#### THE INPUT ####

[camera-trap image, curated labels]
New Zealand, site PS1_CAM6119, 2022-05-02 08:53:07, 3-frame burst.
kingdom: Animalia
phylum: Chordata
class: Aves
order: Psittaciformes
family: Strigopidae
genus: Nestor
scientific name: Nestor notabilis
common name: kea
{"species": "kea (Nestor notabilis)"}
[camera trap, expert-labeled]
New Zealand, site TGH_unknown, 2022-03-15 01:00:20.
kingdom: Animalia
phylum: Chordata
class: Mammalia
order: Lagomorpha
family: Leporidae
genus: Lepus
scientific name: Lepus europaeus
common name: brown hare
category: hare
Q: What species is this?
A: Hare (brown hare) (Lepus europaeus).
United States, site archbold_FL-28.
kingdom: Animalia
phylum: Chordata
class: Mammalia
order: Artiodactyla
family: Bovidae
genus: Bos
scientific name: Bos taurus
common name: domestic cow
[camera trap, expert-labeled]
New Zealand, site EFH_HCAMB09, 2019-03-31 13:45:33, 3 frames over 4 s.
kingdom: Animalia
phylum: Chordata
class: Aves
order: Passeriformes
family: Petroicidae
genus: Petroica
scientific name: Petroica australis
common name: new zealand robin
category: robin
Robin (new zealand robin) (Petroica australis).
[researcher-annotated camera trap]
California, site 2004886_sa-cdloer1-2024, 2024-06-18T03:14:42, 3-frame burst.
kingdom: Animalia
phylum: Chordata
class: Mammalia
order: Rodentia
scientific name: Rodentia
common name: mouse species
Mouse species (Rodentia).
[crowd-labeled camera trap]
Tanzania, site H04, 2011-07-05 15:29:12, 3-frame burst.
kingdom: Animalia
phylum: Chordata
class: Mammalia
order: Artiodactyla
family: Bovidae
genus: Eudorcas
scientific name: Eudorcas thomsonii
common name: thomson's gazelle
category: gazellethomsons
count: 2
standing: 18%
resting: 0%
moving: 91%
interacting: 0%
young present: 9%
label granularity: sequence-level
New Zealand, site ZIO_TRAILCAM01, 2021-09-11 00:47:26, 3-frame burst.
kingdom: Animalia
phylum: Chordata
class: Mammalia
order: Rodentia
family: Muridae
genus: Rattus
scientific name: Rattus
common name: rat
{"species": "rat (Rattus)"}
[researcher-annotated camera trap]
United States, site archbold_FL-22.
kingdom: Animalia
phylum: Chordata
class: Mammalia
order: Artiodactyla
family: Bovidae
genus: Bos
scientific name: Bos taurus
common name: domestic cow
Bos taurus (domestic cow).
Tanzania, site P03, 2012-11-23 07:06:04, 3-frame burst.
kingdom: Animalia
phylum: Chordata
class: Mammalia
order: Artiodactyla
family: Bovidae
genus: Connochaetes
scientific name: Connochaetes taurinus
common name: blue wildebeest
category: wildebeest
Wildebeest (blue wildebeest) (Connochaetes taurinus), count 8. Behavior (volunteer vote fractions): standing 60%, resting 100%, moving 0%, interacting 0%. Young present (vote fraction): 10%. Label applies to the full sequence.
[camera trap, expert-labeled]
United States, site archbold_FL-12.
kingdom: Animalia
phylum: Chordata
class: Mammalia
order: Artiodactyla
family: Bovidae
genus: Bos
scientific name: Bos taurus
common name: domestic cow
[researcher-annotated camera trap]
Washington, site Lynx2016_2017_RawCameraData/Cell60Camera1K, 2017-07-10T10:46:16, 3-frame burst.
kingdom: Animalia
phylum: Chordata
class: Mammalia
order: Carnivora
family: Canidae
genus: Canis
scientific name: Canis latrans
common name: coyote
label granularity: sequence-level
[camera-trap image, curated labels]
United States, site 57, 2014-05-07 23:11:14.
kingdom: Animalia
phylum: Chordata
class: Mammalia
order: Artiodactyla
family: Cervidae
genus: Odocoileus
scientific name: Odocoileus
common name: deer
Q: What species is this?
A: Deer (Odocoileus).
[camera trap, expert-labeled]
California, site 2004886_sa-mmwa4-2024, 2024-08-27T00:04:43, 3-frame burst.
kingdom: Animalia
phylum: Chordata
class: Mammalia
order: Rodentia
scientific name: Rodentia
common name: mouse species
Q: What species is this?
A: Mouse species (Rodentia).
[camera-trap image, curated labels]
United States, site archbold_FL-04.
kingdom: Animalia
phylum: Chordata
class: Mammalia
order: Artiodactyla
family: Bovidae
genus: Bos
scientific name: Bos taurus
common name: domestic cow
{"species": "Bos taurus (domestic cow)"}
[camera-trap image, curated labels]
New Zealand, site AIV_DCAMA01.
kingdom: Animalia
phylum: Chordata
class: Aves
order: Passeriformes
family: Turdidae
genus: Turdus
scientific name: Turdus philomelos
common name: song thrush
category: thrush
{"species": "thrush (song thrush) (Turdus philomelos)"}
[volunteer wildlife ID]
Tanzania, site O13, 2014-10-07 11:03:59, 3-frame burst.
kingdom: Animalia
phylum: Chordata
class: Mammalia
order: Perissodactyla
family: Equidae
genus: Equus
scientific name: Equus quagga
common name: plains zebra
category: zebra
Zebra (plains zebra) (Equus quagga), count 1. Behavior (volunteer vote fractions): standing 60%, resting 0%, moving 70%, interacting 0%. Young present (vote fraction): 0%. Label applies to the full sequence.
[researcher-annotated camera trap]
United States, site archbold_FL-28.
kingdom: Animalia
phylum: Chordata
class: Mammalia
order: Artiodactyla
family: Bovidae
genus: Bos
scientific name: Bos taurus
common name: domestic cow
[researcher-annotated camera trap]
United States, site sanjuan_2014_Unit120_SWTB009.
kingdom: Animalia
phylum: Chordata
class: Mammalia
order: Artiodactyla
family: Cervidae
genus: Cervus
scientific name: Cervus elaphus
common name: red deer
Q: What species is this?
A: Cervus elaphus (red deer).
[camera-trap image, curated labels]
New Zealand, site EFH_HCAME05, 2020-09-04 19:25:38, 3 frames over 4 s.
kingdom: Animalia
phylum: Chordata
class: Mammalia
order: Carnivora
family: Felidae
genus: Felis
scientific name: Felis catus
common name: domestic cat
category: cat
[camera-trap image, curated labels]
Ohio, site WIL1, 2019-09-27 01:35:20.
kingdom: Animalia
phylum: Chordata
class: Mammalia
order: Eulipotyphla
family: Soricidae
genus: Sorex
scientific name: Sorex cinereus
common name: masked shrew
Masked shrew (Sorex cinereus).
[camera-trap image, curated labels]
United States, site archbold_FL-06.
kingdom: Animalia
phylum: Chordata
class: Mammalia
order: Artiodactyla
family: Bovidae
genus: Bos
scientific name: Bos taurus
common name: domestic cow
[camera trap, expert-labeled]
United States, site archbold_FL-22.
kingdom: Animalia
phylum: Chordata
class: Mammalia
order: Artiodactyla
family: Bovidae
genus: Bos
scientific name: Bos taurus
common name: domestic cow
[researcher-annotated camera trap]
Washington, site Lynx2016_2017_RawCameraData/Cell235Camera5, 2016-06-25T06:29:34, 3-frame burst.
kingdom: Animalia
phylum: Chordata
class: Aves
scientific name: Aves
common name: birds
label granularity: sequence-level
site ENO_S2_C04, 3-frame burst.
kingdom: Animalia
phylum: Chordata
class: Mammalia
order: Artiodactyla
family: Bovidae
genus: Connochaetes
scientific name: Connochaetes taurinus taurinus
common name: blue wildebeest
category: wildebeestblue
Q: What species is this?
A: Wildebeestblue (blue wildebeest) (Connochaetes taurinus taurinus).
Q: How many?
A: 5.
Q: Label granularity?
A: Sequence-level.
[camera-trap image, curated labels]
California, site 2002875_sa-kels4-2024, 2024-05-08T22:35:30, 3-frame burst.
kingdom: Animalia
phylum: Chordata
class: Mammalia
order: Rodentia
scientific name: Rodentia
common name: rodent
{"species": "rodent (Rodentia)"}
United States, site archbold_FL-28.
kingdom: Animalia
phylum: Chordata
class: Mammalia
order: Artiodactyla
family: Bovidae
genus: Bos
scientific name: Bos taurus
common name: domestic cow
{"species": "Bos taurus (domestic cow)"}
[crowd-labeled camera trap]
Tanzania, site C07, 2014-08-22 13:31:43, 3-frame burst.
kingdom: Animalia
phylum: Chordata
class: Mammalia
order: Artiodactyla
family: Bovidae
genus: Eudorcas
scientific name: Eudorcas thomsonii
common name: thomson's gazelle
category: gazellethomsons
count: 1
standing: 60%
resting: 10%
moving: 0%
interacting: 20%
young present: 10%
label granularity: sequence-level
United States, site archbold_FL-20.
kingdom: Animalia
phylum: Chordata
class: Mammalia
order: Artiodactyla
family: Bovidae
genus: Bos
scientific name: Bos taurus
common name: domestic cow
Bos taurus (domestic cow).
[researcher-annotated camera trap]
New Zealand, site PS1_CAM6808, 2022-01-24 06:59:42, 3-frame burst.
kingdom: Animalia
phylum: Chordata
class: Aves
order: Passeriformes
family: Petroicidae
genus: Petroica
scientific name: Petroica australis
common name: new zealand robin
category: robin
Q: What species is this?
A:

####

→ WHAT THE TASK REQUIRES: In the entries above, how many lines hold the word "over"? State the number and nothing else.

→ RESULT OF THIS EXERCISE: 2